## Record list
>>

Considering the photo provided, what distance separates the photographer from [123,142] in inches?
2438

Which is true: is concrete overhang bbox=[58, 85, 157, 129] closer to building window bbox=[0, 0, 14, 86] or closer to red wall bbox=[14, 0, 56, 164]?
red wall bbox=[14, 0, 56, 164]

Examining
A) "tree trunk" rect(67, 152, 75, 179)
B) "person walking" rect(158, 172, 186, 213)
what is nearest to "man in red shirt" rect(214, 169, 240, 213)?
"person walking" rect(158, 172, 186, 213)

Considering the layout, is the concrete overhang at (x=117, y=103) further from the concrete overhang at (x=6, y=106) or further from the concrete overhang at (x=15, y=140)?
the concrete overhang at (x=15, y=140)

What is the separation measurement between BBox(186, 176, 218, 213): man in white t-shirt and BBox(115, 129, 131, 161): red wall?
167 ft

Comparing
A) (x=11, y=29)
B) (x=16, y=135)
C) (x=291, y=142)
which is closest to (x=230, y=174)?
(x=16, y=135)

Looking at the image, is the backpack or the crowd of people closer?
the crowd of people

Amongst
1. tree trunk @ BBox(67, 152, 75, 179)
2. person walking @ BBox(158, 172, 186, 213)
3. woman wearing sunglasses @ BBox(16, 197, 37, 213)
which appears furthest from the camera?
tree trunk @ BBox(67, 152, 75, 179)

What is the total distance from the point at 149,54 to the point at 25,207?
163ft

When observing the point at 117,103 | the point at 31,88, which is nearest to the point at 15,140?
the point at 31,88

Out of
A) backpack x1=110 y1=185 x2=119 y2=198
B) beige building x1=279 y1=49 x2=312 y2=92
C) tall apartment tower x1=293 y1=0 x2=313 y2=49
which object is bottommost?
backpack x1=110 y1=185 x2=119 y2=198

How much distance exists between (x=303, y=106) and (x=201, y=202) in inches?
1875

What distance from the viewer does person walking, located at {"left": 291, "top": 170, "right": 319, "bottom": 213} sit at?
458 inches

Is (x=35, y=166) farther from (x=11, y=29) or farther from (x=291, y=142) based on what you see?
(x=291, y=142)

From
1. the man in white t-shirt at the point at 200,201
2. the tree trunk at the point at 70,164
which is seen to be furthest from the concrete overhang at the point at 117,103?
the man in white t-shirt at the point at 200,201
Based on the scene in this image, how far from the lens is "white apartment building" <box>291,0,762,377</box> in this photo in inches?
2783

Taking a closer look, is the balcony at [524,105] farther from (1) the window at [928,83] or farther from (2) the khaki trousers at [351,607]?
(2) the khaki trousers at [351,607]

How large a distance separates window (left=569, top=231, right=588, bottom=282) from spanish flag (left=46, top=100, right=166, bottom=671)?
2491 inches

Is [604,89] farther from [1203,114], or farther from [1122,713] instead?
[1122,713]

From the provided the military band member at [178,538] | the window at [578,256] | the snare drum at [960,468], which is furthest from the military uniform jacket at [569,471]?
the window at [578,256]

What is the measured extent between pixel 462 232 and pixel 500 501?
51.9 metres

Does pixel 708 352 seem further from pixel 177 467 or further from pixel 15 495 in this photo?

<<

## Goal of the exercise
Give every line of the rows above as a JSON list of strings, one string per line, leaving out blank lines.

## Exercise solution
[
  "Considering the photo provided, what distance separates the photographer from [123,142] in inches?",
  "2438",
  "Which is true: is concrete overhang bbox=[58, 85, 157, 129] closer to building window bbox=[0, 0, 14, 86] or closer to red wall bbox=[14, 0, 56, 164]?",
  "red wall bbox=[14, 0, 56, 164]",
  "Examining",
  "A) \"tree trunk\" rect(67, 152, 75, 179)",
  "B) \"person walking\" rect(158, 172, 186, 213)",
  "what is nearest to \"man in red shirt\" rect(214, 169, 240, 213)?",
  "\"person walking\" rect(158, 172, 186, 213)",
  "Considering the layout, is the concrete overhang at (x=117, y=103) further from the concrete overhang at (x=6, y=106) or further from the concrete overhang at (x=15, y=140)?",
  "the concrete overhang at (x=15, y=140)",
  "What is the separation measurement between BBox(186, 176, 218, 213): man in white t-shirt and BBox(115, 129, 131, 161): red wall?",
  "167 ft",
  "Comparing",
  "A) (x=11, y=29)",
  "B) (x=16, y=135)",
  "C) (x=291, y=142)",
  "which is closest to (x=230, y=174)?",
  "(x=16, y=135)",
  "Looking at the image, is the backpack or the crowd of people closer?",
  "the crowd of people",
  "Amongst",
  "1. tree trunk @ BBox(67, 152, 75, 179)",
  "2. person walking @ BBox(158, 172, 186, 213)",
  "3. woman wearing sunglasses @ BBox(16, 197, 37, 213)",
  "which appears furthest from the camera?",
  "tree trunk @ BBox(67, 152, 75, 179)",
  "What is the total distance from the point at 149,54 to the point at 25,207?",
  "163ft",
  "When observing the point at 117,103 | the point at 31,88, which is nearest to the point at 15,140?",
  "the point at 31,88",
  "Out of",
  "A) backpack x1=110 y1=185 x2=119 y2=198",
  "B) beige building x1=279 y1=49 x2=312 y2=92",
  "C) tall apartment tower x1=293 y1=0 x2=313 y2=49",
  "which object is bottommost?",
  "backpack x1=110 y1=185 x2=119 y2=198",
  "How much distance exists between (x=303, y=106) and (x=201, y=202) in inches?",
  "1875",
  "What distance from the viewer does person walking, located at {\"left\": 291, \"top\": 170, \"right\": 319, \"bottom\": 213} sit at?",
  "458 inches",
  "Is (x=35, y=166) farther from (x=11, y=29) or farther from (x=291, y=142) based on what you see?",
  "(x=291, y=142)",
  "From",
  "1. the man in white t-shirt at the point at 200,201",
  "2. the tree trunk at the point at 70,164",
  "which is seen to be furthest from the concrete overhang at the point at 117,103?",
  "the man in white t-shirt at the point at 200,201",
  "Based on the scene in this image, how far from the lens is \"white apartment building\" <box>291,0,762,377</box> in this photo in inches?",
  "2783",
  "Taking a closer look, is the balcony at [524,105] farther from (1) the window at [928,83] or farther from (2) the khaki trousers at [351,607]?",
  "(2) the khaki trousers at [351,607]",
  "How large a distance separates window (left=569, top=231, right=588, bottom=282) from spanish flag (left=46, top=100, right=166, bottom=671)?",
  "2491 inches",
  "Is [604,89] farther from [1203,114], or farther from [1122,713] instead?",
  "[1122,713]",
  "From the provided the military band member at [178,538] | the window at [578,256] | the snare drum at [960,468], which is furthest from the military uniform jacket at [569,471]?",
  "the window at [578,256]",
  "What is the measured extent between pixel 462 232 and pixel 500 501?",
  "51.9 metres",
  "Does pixel 708 352 seem further from pixel 177 467 or further from pixel 15 495 in this photo?"
]